I would agree the federlies need out of the local law market. Privatize roads and let the owners set the rules
Fixing something after the fact sounds all good in theory until you face the family of someone killed by the innappropriate actions of another.
Trust me I understand your reasoning. But in a collectively held property(public roads) you get to follow the collective's laws. -
People drive their cars and pickups down the roads all the time with near failing brake systems and crap falling off them as they go down the road. Why, because there is no system in place to tell them they should not do that. The trucking industry has regulation in place for these things and rightly so. I would hate the fact that there would be these idiots driving big trucks down the roads with the same issues and not have to worry about the DOT puting them out of service if they get caught.

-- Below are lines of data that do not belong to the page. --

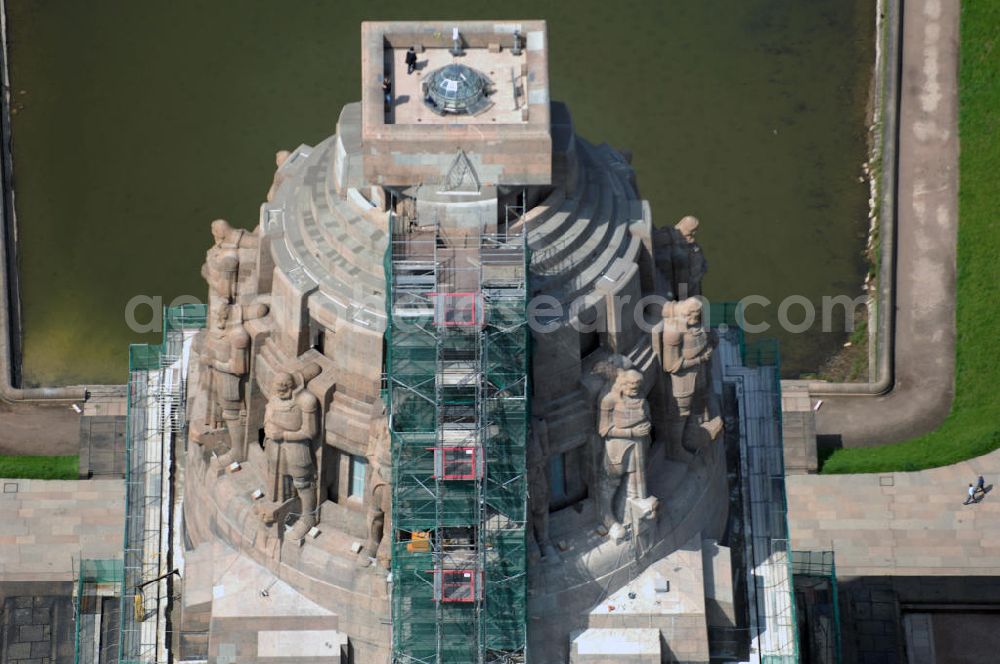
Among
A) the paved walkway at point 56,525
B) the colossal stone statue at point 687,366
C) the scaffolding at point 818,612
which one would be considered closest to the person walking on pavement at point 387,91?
the colossal stone statue at point 687,366

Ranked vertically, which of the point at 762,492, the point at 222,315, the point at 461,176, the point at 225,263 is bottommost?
the point at 762,492

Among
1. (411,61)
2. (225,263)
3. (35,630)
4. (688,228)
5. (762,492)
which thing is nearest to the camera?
(411,61)

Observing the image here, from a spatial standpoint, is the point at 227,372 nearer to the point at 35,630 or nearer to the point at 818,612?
the point at 35,630

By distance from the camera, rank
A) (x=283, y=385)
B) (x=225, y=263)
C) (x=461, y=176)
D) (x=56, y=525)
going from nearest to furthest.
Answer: (x=461, y=176), (x=283, y=385), (x=225, y=263), (x=56, y=525)

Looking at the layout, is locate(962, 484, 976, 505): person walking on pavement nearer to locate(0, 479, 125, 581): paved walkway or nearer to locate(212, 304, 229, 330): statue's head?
locate(0, 479, 125, 581): paved walkway

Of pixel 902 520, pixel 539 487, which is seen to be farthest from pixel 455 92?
pixel 902 520

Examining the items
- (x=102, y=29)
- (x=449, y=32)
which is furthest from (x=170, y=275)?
(x=449, y=32)

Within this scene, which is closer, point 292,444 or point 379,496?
point 379,496

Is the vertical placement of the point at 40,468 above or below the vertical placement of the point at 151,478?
above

Farmers in my area get basically a free pass for everything. They can haul 15+ foot wide equipment down the roads without any signage or pilot vehicle. No warnings that they are coming at you with a load that covers the whole road when the sun is low enough to the point were you can see that peice of equipment sticking out WAY into your lane. Not to mention the 16 year old behind the wheel of that setup.

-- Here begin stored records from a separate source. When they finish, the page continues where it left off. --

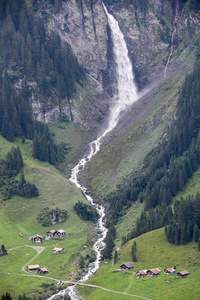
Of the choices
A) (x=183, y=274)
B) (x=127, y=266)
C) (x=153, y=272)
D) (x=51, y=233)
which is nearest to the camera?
(x=183, y=274)

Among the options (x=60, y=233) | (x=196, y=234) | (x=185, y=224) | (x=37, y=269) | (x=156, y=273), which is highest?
(x=185, y=224)

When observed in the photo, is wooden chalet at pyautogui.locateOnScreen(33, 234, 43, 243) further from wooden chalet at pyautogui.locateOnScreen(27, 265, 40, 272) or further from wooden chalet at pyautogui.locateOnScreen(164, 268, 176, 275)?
wooden chalet at pyautogui.locateOnScreen(164, 268, 176, 275)

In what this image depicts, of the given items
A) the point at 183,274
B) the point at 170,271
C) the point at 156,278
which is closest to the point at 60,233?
the point at 156,278

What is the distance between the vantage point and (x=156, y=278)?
147000mm

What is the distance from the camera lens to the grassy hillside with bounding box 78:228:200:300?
13838 centimetres

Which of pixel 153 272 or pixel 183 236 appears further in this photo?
pixel 183 236

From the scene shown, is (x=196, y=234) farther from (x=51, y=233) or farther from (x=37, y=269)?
(x=51, y=233)

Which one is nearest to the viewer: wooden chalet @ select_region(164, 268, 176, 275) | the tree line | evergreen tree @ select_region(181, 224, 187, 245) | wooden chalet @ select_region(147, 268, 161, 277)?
wooden chalet @ select_region(164, 268, 176, 275)

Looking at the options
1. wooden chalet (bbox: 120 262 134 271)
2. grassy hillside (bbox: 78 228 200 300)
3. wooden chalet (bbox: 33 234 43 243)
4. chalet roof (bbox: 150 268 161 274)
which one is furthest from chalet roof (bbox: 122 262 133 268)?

Or how about that employee in that potato truck that did not realize that it could excellerate like his car or pickup and decided to pull out and cross a 4 lane highway only to get hit by a tanker. This exact thing happened at the intersection of ND highway 18 and ND highway 2 near Larimore ND last year. Or how about that guy in a sugar beet truck that did not know he could not get over the track fast enough in his loaded truck and gets hit by a train. Happened out near East Grand Forks Minnesota last year.
Or how about that farm employee that has been working harvest for 16 hours and is behind the wheel of a tractor trailer and he starts to go into micro naps and crosses the centerline and hits a family. Just remmeber that could be your family. Or that farm truck that slams into the back of a minivan full of kids, beacuase the driver did not have the training to check his brakes for proper adjustment etc
Sure there are some farmers that keep their equipment in proper working order and have some knowledge of how their equipment works. But for that 1 farmer there are 20 or more that actually don't have a clue and don't care because there is no regulations against them.

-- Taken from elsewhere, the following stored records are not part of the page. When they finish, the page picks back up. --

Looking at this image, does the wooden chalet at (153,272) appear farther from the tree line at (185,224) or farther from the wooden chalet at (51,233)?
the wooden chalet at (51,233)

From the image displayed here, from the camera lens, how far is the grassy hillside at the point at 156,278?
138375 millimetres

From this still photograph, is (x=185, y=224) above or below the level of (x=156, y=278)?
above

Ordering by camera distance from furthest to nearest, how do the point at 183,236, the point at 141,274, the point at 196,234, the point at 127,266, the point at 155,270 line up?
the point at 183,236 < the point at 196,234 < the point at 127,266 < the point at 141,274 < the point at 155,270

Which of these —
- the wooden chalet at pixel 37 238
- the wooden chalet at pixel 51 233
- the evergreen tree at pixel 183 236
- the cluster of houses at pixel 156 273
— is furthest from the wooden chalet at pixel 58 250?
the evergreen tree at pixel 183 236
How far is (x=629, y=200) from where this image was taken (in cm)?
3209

When it comes to harvest, the majority of the farmers could careless about anything other then if you can turn the steering wheel and shift the truck. Hell some don't care if you can properly shift the truck and you are tearing up the trans. Just aslong as you can move their product. I know this for a fact because I have worked for some of them. Hell there was a guy that was pissed because there was something wrong with the truck. he coudl not get any speed going down the highway. He had no clue what the lever on the lever on the shifter was for. He was amazed when I told him what it was for and how to use it. He was going down the highway with his foot on the floor going about 30 ish in low range. Good thing the truck had a rev limiter on it. -
And yet somehow harvest gets done every year. I'm not saying that there aren't problems out there. I just think that bringing everyone up to the standard of a commercial hauler will have a negative impact on the people trying to make their living in commercial trucking. If you could wave a magic wand and make trucking completely safe, how much do you think it would pay? A job needs to have some level of difficulty and danger to make it pay a decent wage. If 19 out of 20 trucks coming off a farm are in such a state of disrepair or run by inadequate drivers, why aren't there farm trucks piled up along the highways like road killed deer? Most of these trucks are obviously making it to and from without incident. I wonder if people working for fmcsa make more than the people out here driving the trucks.